اضيف الخبر في يوم الثلاثاء ٠٥ - مارس - ٢٠١٣ ١٢:٠٠ صباحاً.


 

FOR Katrina Lantos Swett, who chairs one of the two American agencies that are mandated to monitor religious freedom, life is full of pleasant and unpleasant surprises. On a trip to the Middle East a few weeks ago, she had a brusque encounter with a senior member of Egypt’s new administration who adheres to the zealous Salafi reading of Islam. As the daughter of two holocaust survivors, Ms Swett told him of her personal horror over recently unearthed statementsby Egypt’s new President Mohamed Morsi, who in 2010 urged Egyptians to “nurse their children and grandchildren” on hatred for Jews and Zionists.
Yet American religious freedom-watchers see a perpetual risk of their cause being subordinated completely to other foreign-policy concerns. Some of the most repressive regimes and societies (Uzbekistan and Pakistan, for example) are countries whose help is needed by NATO in Afghanistan; an excessively sharp rebuke to either Egypt or Saudi Arabia would risk disrupting a long-standing strategic partnership.

That is one why reason why campaigners for religious freedom are apprehensive about how much attention, if any, the new secretary of state John Kerry will pay to their cause. “The work of the US Commission has been a model for other Western countries.

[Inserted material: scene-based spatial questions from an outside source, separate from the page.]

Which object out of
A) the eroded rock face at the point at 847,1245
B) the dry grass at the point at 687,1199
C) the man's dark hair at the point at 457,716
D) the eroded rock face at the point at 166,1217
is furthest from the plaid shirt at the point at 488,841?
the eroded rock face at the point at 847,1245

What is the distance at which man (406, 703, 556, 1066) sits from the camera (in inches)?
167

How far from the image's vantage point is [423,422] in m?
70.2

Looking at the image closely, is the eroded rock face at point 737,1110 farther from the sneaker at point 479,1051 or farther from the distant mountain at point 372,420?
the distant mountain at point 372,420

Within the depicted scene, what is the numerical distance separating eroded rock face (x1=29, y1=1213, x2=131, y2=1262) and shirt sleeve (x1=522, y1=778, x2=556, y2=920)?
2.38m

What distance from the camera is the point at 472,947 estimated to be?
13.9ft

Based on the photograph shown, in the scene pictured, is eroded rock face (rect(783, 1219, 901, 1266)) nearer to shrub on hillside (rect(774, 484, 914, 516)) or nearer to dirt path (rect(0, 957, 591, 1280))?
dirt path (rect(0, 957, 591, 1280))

It would be ironic if the United States were to lose interest in religious freedom just as other countries were starting to imitate us,” says Elizabeth Prodromou, a former vice-chair of the commission and professor at Boston University.
Nina Shea, who heads a project on religious freedom at the Hudson Institute, a conservative think-thank, says she will be watching closely to see whether the new Obama administration acknowledges or denies the religious element in some of the world’s bloodiest conflicts. She was dismayed, for example, when a State Department official seemed to ascribe Nigeria’s bomb attacks on Christians more to poverty than to religious zealotry.
Whether they work inside the corridors of power or outside them, all religious-freedom advocates in Washington, DC, find they have to make pragmatic arguments as well as moral ones. “There are good national-security reasons to invest in religious liberty,” insists Ms Swett. “A country’s respect for religious freedom correlates with many other desirable things, like higher living standards, more democracy, greater rights for women…these are the sort of allies we want to have. This is in our hard interest, not just a soft moral imperative.”